- [Selected excerpt]:
Free write. This is my favorite. Don’t plan. Don’t edit. Just write.
One of the best creative techniques I ever learned came from a fiction writing seminar I took in college. My professor would walk in and say, “Start writing. Don’t think. Don’t reread. Don’t stop.” Ten minutes. Pen to paper. No filter.
It’s magic. That process lets you clear out all the gobbledygook clogging your brain and tap into what’s actually there. Try it. Ask yourself: What’s important to me? How do I want people to behave in my company? What do I expect from myself and others when the pressure hits?
Do this a few times. Don’t worry about structure or polish — this is about honesty, not grammar. The more you pour out, the more the patterns will start to show.
Because here’s the truth: you can’t define a culture for others until you’re crystal clear on your own. Your people can’t follow what you haven’t articulated.
This is the first and most important step — getting you on paper. Once you’ve done that, the rest of the process gets a whole lot easier.
Step Two: Make Your Co-Founders Do It Too
If you have co-founders, they need to do this exercise right alongside you. No exceptions.
Culture isn’t a solo act — it’s a shared operating system. You can’t write it alone and expect everyone else to magically fall in line. Every founder brings their own values, instincts, and baggage to the table, so this step is about getting all of that out in the open early.

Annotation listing

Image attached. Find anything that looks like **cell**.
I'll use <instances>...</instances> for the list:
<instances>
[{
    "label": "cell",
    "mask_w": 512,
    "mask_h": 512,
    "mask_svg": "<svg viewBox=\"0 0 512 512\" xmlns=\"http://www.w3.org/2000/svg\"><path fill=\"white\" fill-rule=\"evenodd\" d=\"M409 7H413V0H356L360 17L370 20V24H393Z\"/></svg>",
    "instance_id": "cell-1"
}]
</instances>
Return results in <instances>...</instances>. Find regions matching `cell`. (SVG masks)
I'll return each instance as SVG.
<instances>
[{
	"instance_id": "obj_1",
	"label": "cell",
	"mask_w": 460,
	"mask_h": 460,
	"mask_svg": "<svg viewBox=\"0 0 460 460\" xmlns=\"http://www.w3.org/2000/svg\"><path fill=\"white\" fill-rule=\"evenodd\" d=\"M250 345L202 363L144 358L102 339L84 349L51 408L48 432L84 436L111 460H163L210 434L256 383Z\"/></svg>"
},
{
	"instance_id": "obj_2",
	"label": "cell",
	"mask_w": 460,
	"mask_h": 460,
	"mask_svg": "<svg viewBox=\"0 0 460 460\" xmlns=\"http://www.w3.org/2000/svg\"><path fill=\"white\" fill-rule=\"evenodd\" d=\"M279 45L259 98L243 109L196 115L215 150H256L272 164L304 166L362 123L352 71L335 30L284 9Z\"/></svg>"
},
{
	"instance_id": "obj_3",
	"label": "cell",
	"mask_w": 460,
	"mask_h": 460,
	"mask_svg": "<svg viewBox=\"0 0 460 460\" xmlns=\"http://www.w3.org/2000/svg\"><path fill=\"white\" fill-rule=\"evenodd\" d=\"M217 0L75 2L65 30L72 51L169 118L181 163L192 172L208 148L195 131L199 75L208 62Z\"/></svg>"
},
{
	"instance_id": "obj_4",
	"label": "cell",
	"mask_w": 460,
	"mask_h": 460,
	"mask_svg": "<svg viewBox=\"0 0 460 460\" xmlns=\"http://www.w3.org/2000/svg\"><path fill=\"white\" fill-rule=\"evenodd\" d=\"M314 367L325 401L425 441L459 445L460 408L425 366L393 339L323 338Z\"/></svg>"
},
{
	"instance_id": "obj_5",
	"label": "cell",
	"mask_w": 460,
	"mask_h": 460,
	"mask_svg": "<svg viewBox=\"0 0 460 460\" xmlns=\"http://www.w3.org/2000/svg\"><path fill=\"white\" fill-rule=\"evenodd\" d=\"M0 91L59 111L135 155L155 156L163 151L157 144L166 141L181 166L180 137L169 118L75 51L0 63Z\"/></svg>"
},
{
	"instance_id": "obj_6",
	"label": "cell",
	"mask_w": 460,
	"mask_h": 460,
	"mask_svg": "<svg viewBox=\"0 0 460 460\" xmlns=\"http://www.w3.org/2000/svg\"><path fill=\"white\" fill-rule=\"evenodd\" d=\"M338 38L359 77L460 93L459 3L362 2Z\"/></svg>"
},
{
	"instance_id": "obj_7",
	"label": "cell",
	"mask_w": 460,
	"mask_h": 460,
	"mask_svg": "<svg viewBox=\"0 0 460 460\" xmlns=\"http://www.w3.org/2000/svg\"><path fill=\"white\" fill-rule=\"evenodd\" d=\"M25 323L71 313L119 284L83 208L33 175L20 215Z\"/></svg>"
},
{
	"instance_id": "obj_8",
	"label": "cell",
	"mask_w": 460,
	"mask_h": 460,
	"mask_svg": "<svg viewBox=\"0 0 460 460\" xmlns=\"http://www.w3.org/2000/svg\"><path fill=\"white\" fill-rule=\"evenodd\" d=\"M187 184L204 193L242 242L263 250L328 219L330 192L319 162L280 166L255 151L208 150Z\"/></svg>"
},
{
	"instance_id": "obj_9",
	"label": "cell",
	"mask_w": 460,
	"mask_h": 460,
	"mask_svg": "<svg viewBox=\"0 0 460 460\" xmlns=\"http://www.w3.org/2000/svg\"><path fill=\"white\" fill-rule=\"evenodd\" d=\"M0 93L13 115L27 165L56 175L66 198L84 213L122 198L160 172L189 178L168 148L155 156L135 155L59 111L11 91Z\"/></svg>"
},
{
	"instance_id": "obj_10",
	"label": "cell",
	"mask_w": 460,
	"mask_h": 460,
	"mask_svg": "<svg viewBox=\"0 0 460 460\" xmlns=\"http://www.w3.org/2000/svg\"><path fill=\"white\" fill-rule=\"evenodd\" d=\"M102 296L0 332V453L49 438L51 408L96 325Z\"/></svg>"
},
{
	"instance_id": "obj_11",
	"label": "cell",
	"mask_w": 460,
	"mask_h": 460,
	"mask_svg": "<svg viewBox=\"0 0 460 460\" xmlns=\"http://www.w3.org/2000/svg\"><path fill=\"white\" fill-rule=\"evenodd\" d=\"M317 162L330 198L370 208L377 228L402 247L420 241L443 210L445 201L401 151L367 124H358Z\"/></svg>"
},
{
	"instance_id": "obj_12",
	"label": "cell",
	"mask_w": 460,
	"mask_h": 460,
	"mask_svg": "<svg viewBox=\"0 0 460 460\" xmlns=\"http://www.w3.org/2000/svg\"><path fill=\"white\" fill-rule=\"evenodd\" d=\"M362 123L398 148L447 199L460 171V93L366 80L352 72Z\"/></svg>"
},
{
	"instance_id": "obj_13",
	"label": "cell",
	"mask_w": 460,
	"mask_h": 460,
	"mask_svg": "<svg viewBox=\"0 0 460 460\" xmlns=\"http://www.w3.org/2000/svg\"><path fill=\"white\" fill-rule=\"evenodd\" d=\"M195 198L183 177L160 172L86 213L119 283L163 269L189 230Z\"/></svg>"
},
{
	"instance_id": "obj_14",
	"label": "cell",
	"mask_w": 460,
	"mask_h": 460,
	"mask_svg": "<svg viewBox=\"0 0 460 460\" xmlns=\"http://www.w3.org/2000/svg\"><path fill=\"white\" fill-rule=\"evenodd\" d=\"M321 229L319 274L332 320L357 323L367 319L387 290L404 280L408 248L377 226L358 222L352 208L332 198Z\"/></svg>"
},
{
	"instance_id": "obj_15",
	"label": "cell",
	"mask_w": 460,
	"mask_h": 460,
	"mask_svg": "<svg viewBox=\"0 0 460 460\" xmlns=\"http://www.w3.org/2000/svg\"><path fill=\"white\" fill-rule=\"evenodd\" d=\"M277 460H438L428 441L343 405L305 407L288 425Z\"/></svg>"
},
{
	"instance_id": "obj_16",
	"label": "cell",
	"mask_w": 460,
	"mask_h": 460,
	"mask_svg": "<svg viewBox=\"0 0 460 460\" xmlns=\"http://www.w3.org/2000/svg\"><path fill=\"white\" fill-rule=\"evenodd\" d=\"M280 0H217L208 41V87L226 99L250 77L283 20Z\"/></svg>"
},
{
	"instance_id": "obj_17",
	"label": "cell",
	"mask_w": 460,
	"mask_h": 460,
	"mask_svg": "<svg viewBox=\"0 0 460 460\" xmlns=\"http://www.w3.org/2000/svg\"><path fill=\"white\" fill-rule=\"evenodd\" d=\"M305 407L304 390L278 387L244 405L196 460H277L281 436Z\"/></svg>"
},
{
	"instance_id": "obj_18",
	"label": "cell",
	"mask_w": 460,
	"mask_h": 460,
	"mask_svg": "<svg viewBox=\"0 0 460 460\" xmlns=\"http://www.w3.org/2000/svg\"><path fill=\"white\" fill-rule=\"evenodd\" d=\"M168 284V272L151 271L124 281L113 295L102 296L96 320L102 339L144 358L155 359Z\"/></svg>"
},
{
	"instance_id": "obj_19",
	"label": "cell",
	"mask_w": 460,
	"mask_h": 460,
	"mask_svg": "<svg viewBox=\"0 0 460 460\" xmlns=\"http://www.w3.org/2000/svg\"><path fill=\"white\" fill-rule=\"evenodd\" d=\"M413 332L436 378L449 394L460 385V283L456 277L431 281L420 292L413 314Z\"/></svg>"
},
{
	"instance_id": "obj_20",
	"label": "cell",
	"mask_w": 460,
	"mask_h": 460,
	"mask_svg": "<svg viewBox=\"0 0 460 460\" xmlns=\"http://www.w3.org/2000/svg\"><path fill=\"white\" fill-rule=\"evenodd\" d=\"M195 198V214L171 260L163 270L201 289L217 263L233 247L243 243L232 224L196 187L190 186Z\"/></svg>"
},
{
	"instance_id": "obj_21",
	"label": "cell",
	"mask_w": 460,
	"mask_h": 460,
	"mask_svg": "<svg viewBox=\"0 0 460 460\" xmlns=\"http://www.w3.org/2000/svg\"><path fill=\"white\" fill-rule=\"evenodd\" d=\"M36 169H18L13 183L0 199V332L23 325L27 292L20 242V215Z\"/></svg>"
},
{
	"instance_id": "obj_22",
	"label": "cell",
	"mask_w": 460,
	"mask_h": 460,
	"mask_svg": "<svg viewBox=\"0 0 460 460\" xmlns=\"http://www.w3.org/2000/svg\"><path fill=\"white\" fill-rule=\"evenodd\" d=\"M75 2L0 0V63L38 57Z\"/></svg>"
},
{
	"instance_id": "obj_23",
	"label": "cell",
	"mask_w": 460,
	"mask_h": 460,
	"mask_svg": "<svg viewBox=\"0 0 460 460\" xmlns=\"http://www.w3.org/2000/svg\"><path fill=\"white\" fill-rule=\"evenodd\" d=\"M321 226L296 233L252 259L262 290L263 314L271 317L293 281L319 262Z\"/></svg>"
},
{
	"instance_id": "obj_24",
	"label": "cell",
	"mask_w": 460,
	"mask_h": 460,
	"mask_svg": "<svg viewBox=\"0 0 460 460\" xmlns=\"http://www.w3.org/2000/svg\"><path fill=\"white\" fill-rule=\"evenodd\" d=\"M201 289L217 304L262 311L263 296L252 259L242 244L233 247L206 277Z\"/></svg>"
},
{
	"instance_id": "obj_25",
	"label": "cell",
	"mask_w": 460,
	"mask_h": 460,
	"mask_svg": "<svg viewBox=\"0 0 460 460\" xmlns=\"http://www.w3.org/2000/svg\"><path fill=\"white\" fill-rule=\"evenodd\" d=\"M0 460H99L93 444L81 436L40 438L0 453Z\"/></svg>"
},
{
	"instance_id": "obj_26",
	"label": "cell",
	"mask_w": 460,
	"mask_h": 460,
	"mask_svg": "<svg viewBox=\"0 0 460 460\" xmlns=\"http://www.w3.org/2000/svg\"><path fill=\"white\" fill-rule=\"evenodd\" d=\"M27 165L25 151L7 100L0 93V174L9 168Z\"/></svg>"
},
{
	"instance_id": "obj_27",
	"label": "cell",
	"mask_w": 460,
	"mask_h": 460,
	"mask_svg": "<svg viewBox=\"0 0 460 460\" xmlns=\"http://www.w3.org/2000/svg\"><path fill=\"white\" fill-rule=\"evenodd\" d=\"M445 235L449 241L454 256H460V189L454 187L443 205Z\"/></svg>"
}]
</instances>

- [Tasks and exercises]:
(a) Pull out the part of the piece on defining company culture that runs from "It’s magic. That" to "you haven’t articulated.", word for word.
(b) Keep writing the piece on defining company culture, picking up right after its last sentence.
The listing plays no part in this.

- [The answers]:
(a)
It’s magic. That process lets you clear out all the gobbledygook clogging your brain and tap into what’s actually there. Try it. Ask yourself: What’s important to me? How do I want people to behave in my company? What do I expect from myself and others when the pressure hits?
Do this a few times. Don’t worry about structure or polish — this is about honesty, not grammar. The more you pour out, the more the patterns will start to show.
Because here’s the truth: you can’t define a culture for others until you’re crystal clear on your own. Your people can’t follow what you haven’t articulated.

(b)
Think of your cultural tenets as the single most important operational definition your company will ever have. You’re defining how people behave, decide, lead, and respond under pressure. And like any operational definition, it only works when everyone who leads the business agrees on what those definitions actually mean.
So make your co-founders sit down and do the same exercise you just did. Have them pour themselves out on paper — who they are, what matters to them, how they want the company to operate. Then compare notes. You’ll see overlaps, contradictions, and probably a few things that make you raise an eyebrow. That’s the point.
And if they resist? Tell them you don’t give a damn. This isn’t optional homework — it’s the foundation of the business. Everyone who’s steering the ship needs to be clear on what direction they’re rowing.
Step Three: Align on What’s Most Important
Once you’ve got a pile of thoughts on paper, it’s time to start removing the waste.
Go through what you’ve written and begin circling the things that really matter — the patterns, the repeated ideas, the beliefs that hit you in the gut. These are the building blocks of your culture.
You can’t have fifteen cultural principles. No one will remember them, and you won’t live by them. You probably need four to six, max. So start trimming.
Boil it down from a mess of words into a handful of core ideas — the ones that truly define who you are and how you expect people to operate. Everything else is just noise.
Step Four: Synthesize What You Have
Now comes the part where you turn all that raw material into something clear, memorable, and uniquely yours. This is where your personal philosophy starts taking shape as actual cultural tenets.
For us, our very first one became:
Everyone grabs a shovel but isn’t too proud to ask for help.
Let me tell you how that one evolved.
Both my co-founder and I have always believed that leadership means being willing to do the work yourself. No one — and I mean no one — is above getting their hands dirty. He’s the CEO, I’m the CBO, but we prefer to just call ourselves co-founders. Sometimes he jokes that he’s the product guy and I’m the sales and service guy. Titles don’t mean much to us — they just describe the work we happen to be doing that day.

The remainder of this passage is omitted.